• **TASK TO COMPLETE**: Reproduce the listing below, changing each "dry orange grass" to "dry yellow grass" and leaving everything else unchanged.
===== MATERIAL FOR THIS EXERCISE =====
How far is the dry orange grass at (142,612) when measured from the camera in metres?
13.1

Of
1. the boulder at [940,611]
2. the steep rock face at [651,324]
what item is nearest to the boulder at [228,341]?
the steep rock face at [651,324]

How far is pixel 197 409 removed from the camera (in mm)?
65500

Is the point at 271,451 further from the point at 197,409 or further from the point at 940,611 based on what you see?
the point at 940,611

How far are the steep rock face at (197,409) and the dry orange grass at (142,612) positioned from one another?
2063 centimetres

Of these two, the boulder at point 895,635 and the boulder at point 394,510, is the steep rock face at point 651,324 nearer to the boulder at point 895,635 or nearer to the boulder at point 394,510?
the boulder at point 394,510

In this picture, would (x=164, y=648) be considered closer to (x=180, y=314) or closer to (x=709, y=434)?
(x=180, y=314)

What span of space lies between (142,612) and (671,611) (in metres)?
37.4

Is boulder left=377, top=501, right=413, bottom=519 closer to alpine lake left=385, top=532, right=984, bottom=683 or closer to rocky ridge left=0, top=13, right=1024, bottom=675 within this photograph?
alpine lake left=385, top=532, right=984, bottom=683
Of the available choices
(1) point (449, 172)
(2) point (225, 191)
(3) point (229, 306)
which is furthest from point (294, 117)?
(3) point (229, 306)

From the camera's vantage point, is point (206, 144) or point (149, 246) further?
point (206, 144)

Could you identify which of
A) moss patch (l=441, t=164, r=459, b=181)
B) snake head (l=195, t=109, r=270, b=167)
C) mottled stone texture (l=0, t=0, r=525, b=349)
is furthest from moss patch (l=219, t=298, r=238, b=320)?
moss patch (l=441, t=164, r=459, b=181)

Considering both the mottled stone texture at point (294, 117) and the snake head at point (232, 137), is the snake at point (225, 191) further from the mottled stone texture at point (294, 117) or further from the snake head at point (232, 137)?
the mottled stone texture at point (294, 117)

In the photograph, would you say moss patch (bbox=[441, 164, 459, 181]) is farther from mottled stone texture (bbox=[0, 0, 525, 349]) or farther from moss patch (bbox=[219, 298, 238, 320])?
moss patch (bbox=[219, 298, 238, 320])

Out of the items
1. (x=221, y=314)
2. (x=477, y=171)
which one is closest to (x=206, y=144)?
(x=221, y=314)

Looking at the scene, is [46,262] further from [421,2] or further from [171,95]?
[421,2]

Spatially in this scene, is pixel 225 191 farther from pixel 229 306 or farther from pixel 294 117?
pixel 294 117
=====
• **ANSWER TO THIS PROBLEM**:
How far is the dry yellow grass at (142,612) when measured from the camera in metres?
13.1

Of
1. the boulder at [940,611]
2. the steep rock face at [651,324]
what item is nearest to the boulder at [228,341]?
the steep rock face at [651,324]

How far is pixel 197 409 removed from the camera (in mm)?
65500

Is the point at 271,451 further from the point at 197,409 or further from the point at 940,611 based on what you see?
the point at 940,611

How far are the steep rock face at (197,409) and the dry yellow grass at (142,612) positioned from one another?
2063 centimetres

Of these two, the boulder at point 895,635 and the boulder at point 394,510, is the steep rock face at point 651,324 nearer to the boulder at point 895,635 or nearer to the boulder at point 394,510?
the boulder at point 394,510

In this picture, would (x=164, y=648) be considered closer to (x=180, y=314) or closer to (x=709, y=434)?
(x=180, y=314)

What span of space lies between (142,612) and (671,611) (in metres)?
37.4

Is boulder left=377, top=501, right=413, bottom=519 closer to alpine lake left=385, top=532, right=984, bottom=683 or closer to rocky ridge left=0, top=13, right=1024, bottom=675 within this photograph?
alpine lake left=385, top=532, right=984, bottom=683
Of the available choices
(1) point (449, 172)
(2) point (225, 191)
(3) point (229, 306)
which is furthest from point (294, 117)?
(3) point (229, 306)

From the camera's vantage point, is point (206, 144) or point (149, 246) further?
point (206, 144)

Could you identify which of
A) moss patch (l=441, t=164, r=459, b=181)
B) snake head (l=195, t=109, r=270, b=167)
C) mottled stone texture (l=0, t=0, r=525, b=349)
is furthest from moss patch (l=219, t=298, r=238, b=320)?
moss patch (l=441, t=164, r=459, b=181)

Considering both the mottled stone texture at point (294, 117) and the snake head at point (232, 137), is the snake at point (225, 191) further from the mottled stone texture at point (294, 117) or further from the snake head at point (232, 137)?
the mottled stone texture at point (294, 117)

In the photograph, would you say moss patch (bbox=[441, 164, 459, 181]) is farther from mottled stone texture (bbox=[0, 0, 525, 349]) or farther from moss patch (bbox=[219, 298, 238, 320])?
moss patch (bbox=[219, 298, 238, 320])

Out of the items
1. (x=221, y=314)
2. (x=477, y=171)
which one is closest to (x=206, y=144)?
(x=221, y=314)

Looking at the scene, is [46,262] further from [421,2] or further from [171,95]?
[421,2]

Spatially in this scene, is pixel 225 191 farther from pixel 229 306 or farther from pixel 294 117?
pixel 294 117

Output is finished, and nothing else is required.